* **Problem to work on**: The answer is the exact text of every line from the one that contains "O-neck long puff sleeve pullover sweater" to the final line of the entries below, with pictures left out.

* **Stored data**:
[Start of section]
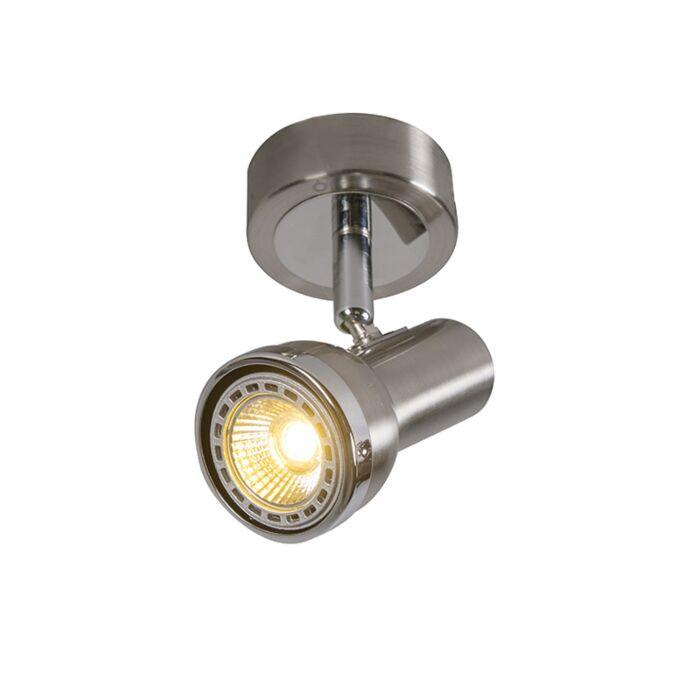 Spotlight-Simplex-1-Steel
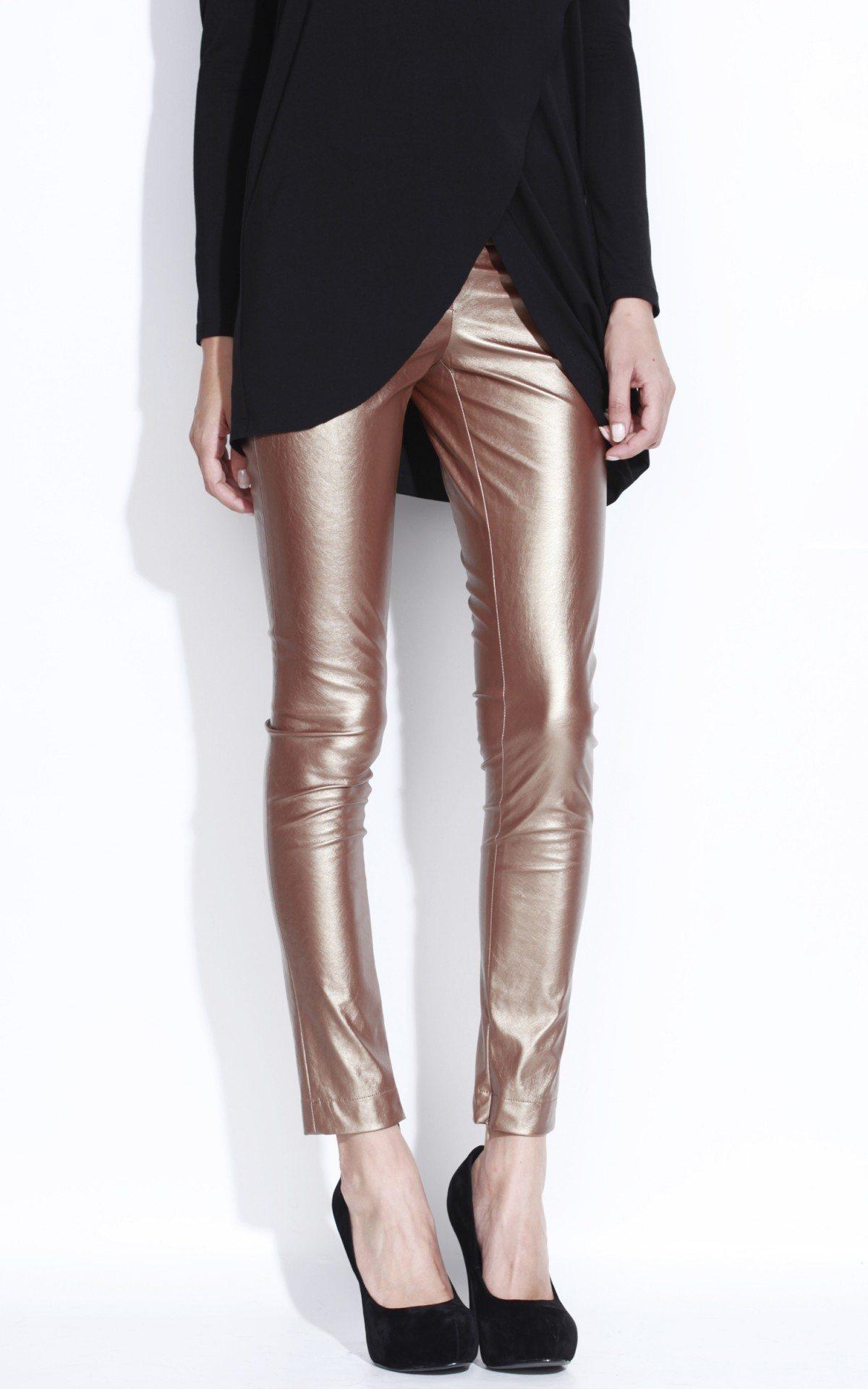 Pantalon P5339 Auriu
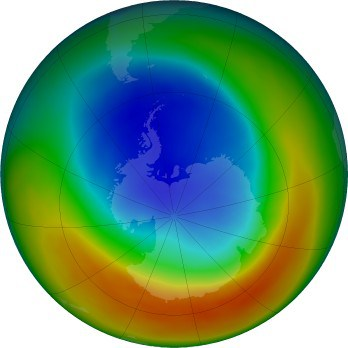 Ozone Hole Over Antartica Sept 2019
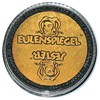 Eulenspiegel Ansiktsmaling, 20 ml, pearlised gold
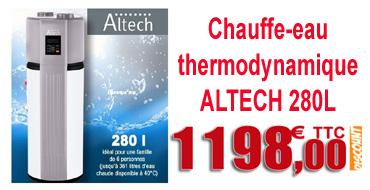 ALTECH 280L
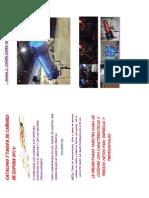 Catalogo de Cañones 2014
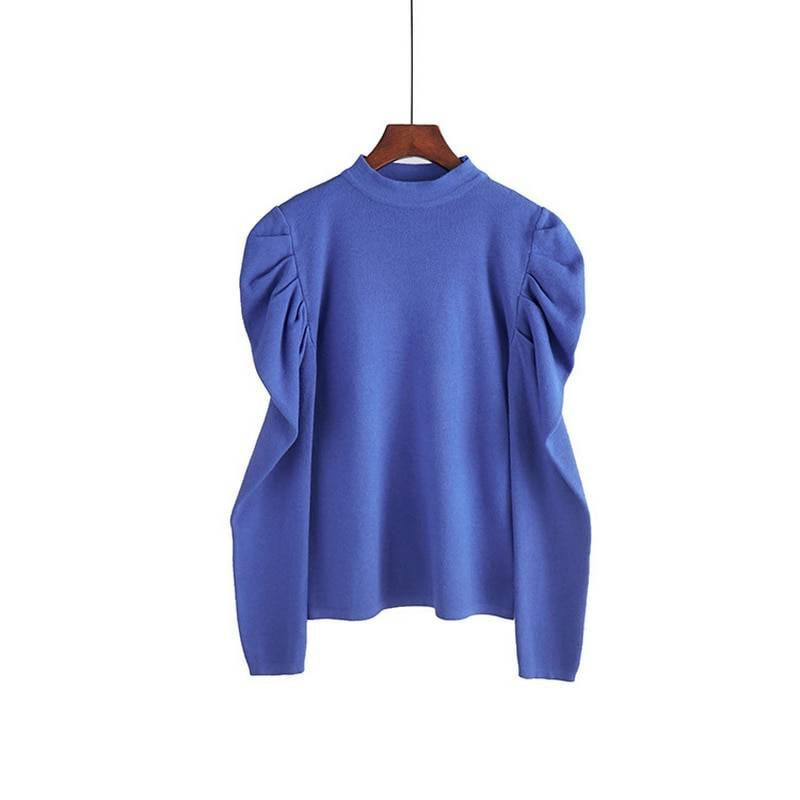 O-neck long puff sleeve pullover sweater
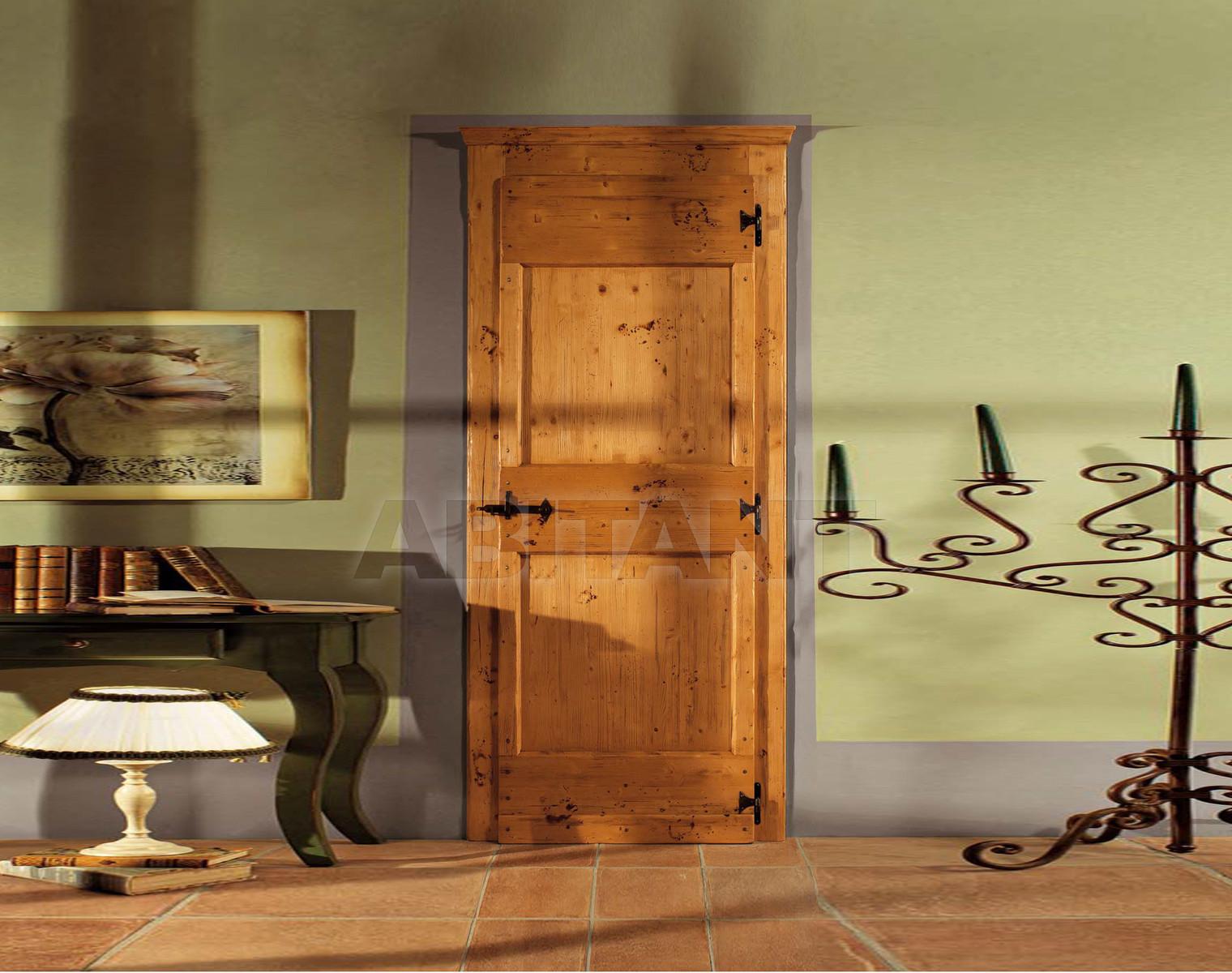 Купить Дверь деревянная Tiferno Mobili Dinasie N2MAD04 pag. = 72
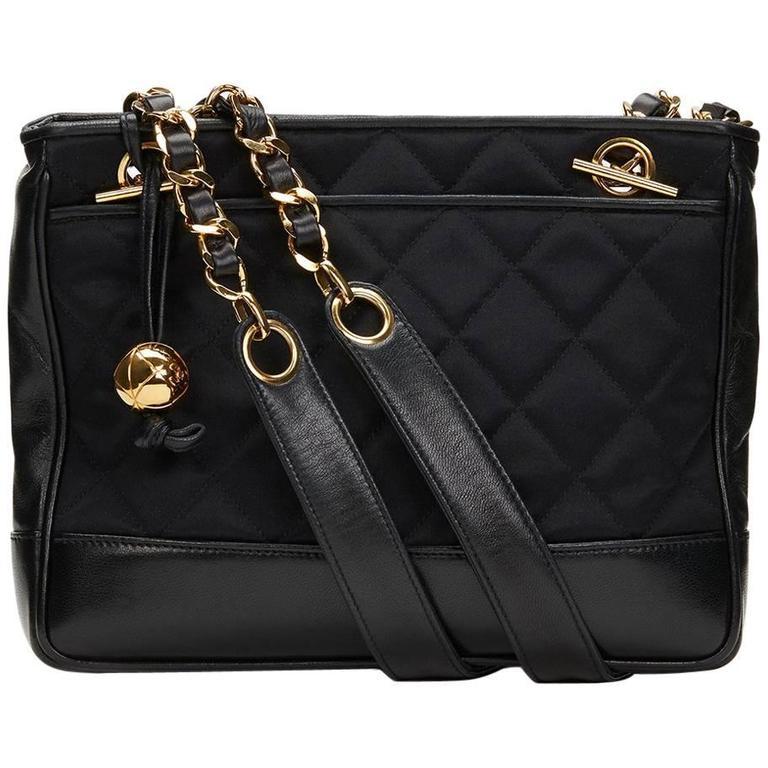 1990s Chanel Black Satin & Lambskin Vintage Timeless Shoulder Bag
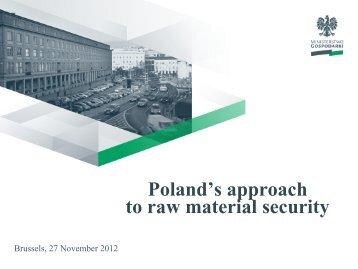 Mr. Zbigniew Kamienski, Ministry of Economy in Poland - Euromines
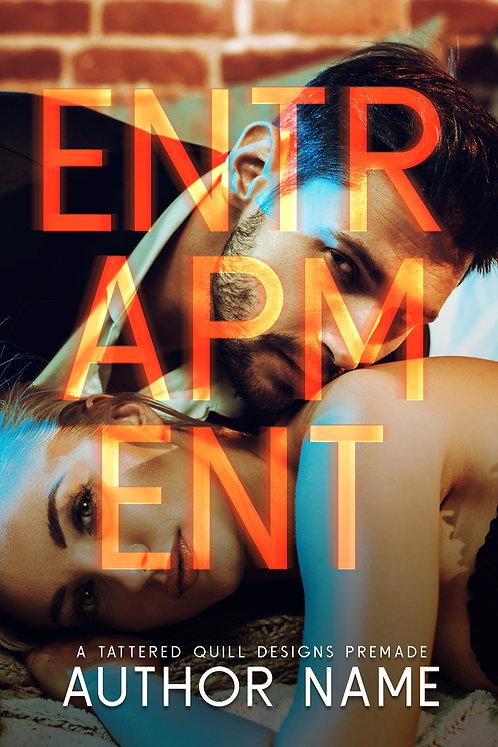 'Entrapment'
[End of section]
* **Answer to this problem**:
 O-neck long puff sleeve pullover sweater
 Купить Дверь деревянная Tiferno Mobili Dinasie N2MAD04 pag. = 72
 1990s Chanel Black Satin & Lambskin Vintage Timeless Shoulder Bag
 Mr. Zbigniew Kamienski, Ministry of Economy in Poland - Euromines
 'Entrapment'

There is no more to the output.